_INFORMATION SUPPLIED_
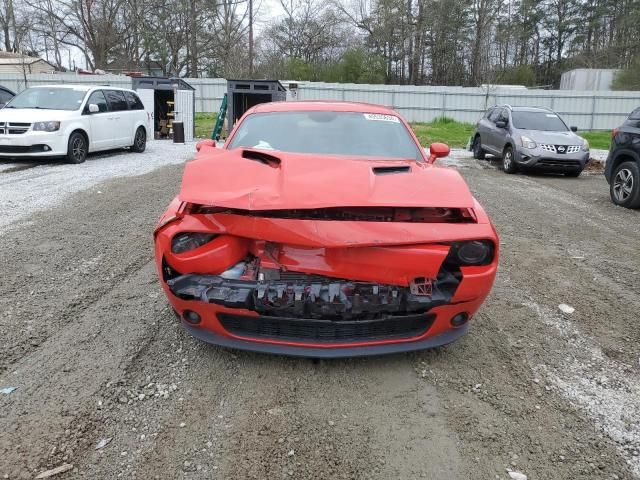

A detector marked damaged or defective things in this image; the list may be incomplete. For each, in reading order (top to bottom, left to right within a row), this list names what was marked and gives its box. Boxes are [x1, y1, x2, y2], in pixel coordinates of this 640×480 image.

crumpled hood [178, 147, 478, 209]
broken headlight housing [170, 232, 218, 255]
damaged red car [155, 101, 500, 356]
broken headlight housing [444, 240, 496, 266]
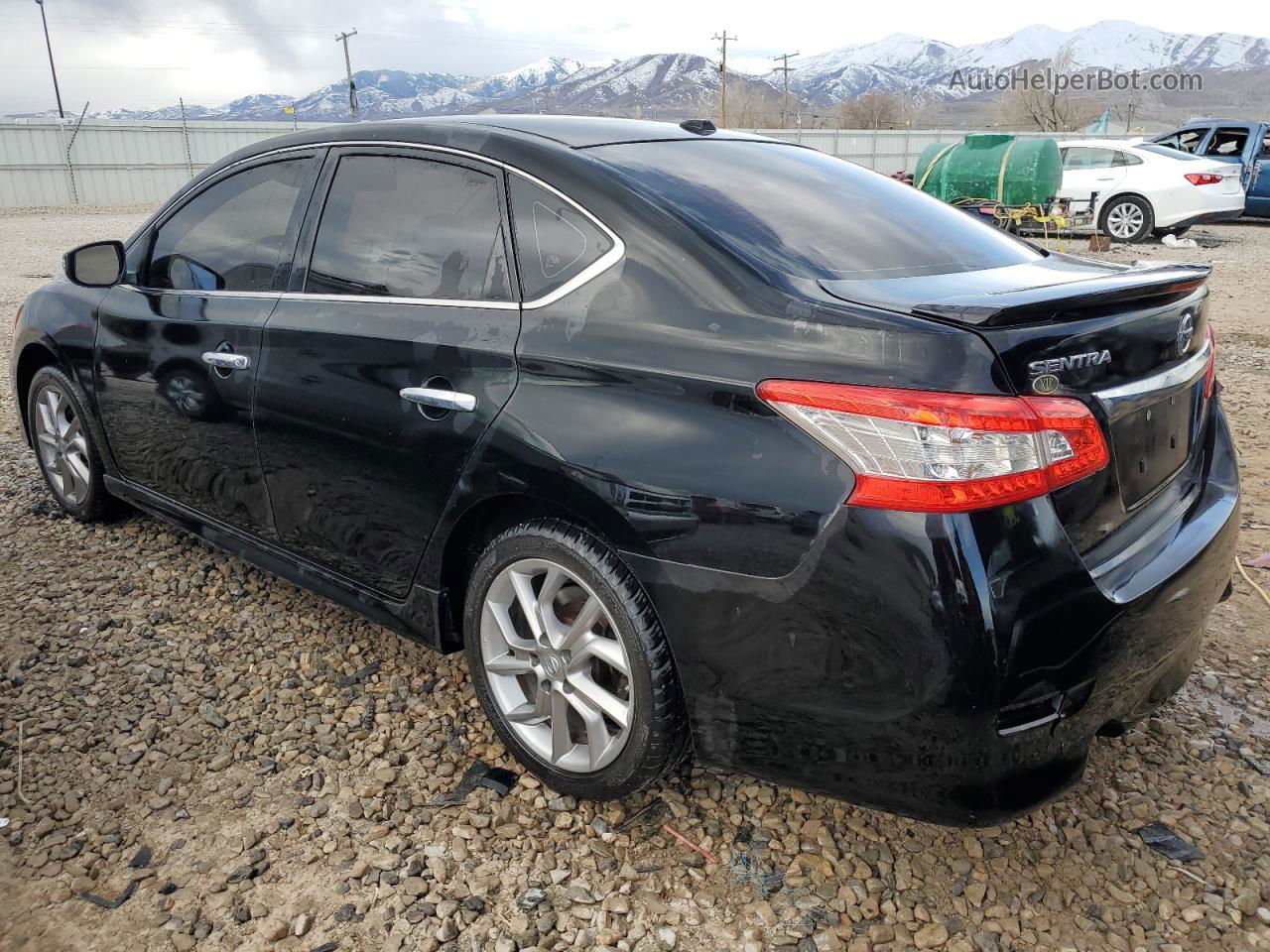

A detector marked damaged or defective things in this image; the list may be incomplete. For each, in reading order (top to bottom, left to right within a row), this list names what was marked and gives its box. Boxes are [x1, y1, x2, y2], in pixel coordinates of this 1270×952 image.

damaged car in background [12, 113, 1239, 827]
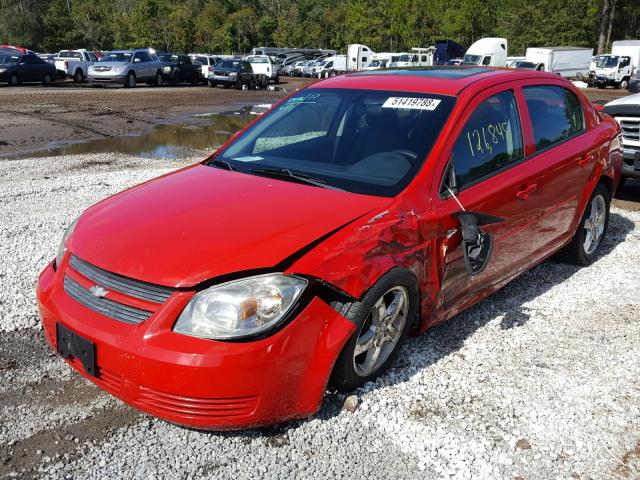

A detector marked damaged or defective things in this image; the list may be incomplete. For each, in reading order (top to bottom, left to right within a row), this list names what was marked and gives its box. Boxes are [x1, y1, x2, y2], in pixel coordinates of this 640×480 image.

crumpled hood [70, 165, 390, 286]
broken headlight [172, 276, 308, 340]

_EXERCISE REQUIREMENTS_
No picture belongs in the answer; the rest of the records must be repeated exactly.

_RESULT_
A detector marked damaged or defective things in this image; the list may be incomplete. For each, in reading order (top to bottom, left to right within a row), this list names what was marked and gives its box. Boxes are [x1, y1, x2, y2], in pixel coordinates of this 640×480 image.

crumpled hood [178, 147, 478, 209]
broken headlight housing [170, 232, 218, 255]
damaged red car [155, 101, 500, 356]
broken headlight housing [444, 240, 496, 266]

A detector marked damaged or defective things in this image; the list may be incomplete. For each, in reading order (top to bottom, left to right within a row), this list names what was marked and gives its box. Boxes are [x1, y1, x2, y2], in pixel coordinates of this 1270×952 image.

damaged car in background [12, 113, 1239, 827]

A detector marked damaged or defective things in this image; the list may be incomplete. For each, in reading order (top to bottom, left to right within a row), this list names what was marked and gives its box. Boxes are [x1, y1, x2, y2], in pixel coordinates of this 640×480 image.

crumpled hood [70, 165, 390, 286]
broken headlight [172, 276, 308, 340]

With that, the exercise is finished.